● **Отрывок текста**

###

Книга Вебера должна была быть первой в его намечавшейся серии сравнительных исследований. Вебер был убежден, что наряду со сферой наблюдений и экспериментов, к которым он прибегал как ученый, следует прибегать к обширному культурному анализу.  «Сравнительный метод, как Вебер использовал его, являлся прямым методологическим эквивалентом эксперимента в лабораторных исследованиях. Только путем исследования событий, которые сродны в некоторых отношениях, но отличаются в других, можно судить о степени причинного влияния какого-либо фактора» (2).

###

● **Исходный материал**

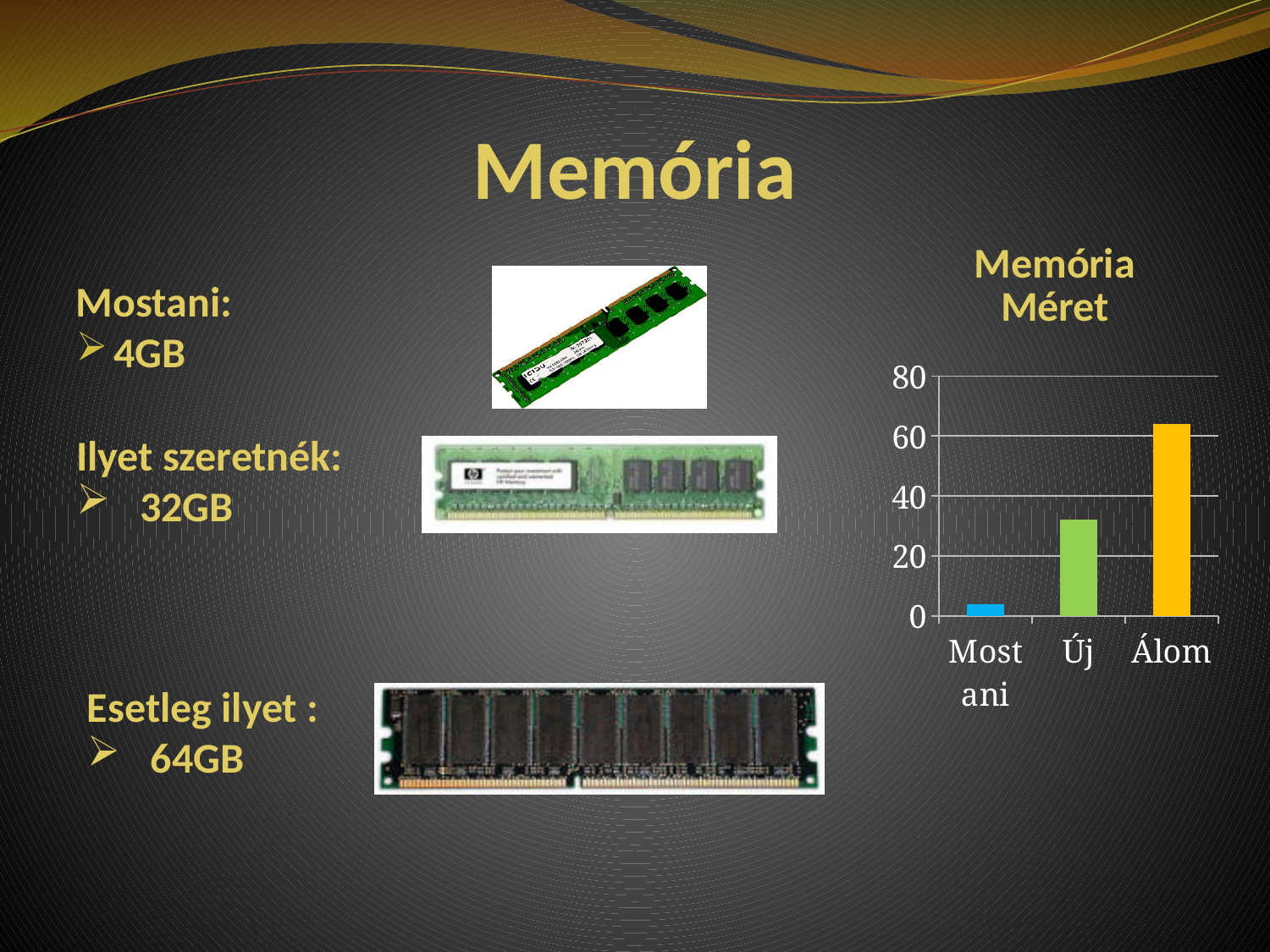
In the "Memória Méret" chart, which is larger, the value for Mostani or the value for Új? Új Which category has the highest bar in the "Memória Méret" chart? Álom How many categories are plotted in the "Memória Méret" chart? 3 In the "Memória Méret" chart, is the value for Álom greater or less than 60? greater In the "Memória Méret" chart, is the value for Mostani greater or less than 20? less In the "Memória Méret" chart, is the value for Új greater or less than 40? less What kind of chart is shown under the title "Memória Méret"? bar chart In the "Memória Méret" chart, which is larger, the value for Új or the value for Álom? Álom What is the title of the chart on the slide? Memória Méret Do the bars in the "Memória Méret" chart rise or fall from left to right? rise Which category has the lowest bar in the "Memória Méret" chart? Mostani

###

● **Условие задания**
Подхватите отрывок о сравнительном методе Вебера и продолжите его сразу после последнего предложения.

● **Место для ответа**
Вебер отметил значительное количество протестантов среди европейской буржуазии, даже у непротестантских народов. Таким образом, он пришел к выводу об особом значении «протестантской этики» для западной цивилизации. Вебер предположил, что этика, представленная кальвинизмом и пуританскими сектами, была фактором, присутствовавшим в  части Европы, но не в других местах, который мог бы по крайней мере частично определить развитие современного капитализма. Его сравнительные исследования должны были позволить ему полностью развить эту гипотезу. К сожалению, Вебер не завершил особый ряд сравнений, которые он прогнозировал. Тем не менее емуудалось накопить значительные данные не только о Европе, но и о конфуцианском Китае и Индии, где основной религией является индуизм.  Вебер сделал вывод, что хотя чисто экономические условия на Востоке в настоящее время адекватны, особый хозяйственный комплекс капитализма возник только в Европе. «Хотя капиталистическое предпринимательство можно наблюдать и в других цивилизациях, возникнуть оно могло только в Западной Европе. Вебер стремился найти те факторы в других цивилизациях, которые блокировали развитие капитализма» (3).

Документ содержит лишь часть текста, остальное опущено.